I love John Quiggin’s new idea:
“Newspapers, including the NYT, should include a set of factual conclusions, regularly updated, in their style manuals. The most relevant current example is that of global warming. As with the current account deficit (routinely glossed as ‘the broadest measure of the balance of payments’) the NYT should formulate a standard set of words, such as “a conclusion endorsed by every major scientific organization in the world’) to be used whenever the views of Repubs on the issue are mentioned.”

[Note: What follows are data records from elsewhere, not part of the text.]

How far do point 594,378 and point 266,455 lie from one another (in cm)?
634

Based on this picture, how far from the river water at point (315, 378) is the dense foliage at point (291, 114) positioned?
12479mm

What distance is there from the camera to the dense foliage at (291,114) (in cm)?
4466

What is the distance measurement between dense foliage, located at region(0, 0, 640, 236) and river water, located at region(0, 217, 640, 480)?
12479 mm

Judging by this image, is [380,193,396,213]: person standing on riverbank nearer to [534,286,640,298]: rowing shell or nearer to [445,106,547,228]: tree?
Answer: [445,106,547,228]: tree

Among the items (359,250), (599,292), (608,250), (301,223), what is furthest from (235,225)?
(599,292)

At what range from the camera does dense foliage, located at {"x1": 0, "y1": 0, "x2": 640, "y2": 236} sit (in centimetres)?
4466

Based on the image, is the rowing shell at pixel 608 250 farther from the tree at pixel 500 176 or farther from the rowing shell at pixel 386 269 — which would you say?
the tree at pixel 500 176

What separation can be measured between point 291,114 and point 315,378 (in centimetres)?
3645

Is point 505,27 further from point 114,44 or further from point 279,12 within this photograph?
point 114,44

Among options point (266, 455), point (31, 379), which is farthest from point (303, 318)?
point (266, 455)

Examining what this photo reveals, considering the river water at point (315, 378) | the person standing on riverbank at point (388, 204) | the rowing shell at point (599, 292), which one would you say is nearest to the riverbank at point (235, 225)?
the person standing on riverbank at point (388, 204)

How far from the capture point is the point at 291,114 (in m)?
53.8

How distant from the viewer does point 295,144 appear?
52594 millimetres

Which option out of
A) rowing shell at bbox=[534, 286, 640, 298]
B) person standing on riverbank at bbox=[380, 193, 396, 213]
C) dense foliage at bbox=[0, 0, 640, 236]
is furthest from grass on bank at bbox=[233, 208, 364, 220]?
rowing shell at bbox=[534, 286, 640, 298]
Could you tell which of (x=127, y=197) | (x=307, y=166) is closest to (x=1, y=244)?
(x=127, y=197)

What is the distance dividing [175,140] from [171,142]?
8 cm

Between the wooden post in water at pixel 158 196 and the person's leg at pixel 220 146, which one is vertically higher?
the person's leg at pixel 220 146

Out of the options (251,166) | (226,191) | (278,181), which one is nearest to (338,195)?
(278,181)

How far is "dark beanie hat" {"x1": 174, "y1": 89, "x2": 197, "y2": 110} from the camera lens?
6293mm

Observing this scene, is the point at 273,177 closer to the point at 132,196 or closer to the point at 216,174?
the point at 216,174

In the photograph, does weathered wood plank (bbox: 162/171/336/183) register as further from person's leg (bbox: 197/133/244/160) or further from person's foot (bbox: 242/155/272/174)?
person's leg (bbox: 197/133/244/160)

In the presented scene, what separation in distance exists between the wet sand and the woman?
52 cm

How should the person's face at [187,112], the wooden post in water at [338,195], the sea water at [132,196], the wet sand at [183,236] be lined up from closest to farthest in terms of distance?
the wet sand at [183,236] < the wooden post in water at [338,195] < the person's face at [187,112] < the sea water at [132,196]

Truth, truthiness and balance
A style manual would allow us to see clearly see the positions of the publishers, which would be a major contribution in itself. It would also free the journalists from having to rehash these issues over and over. Online copies could simply hyperlink to pages laying out the justification for these positions, perhaps commissioning these positions themselves as journalistic pieces from scholars and other subject matter experts. However, such a process would inevitably politicize which subjects are treated as factual conclusions. Would the NY Times be prepared to state the economic consensus on unemployment insurance or rent control? How about the scientific case for the inheritability of intelligence? That would still be better than the status quo where the truth has little weight in any politicized matter. We should probably be honest that in the long run this would further politicize access, where right wing groups would give special access to groups that would let them lie, at least from time to time. If the Democrats are called liars every time they say they say that there are no important negatives to rent control or minimum wage laws then it won’t take them long to stop picking up the phone when the WSJ calls. Would a deeply polarized media (by access) be a price worth paying so that politicians would stop lying some of the time about some issue? That’s a tougher call, but I believe an increase in the willingness to call liars liars would be valuable.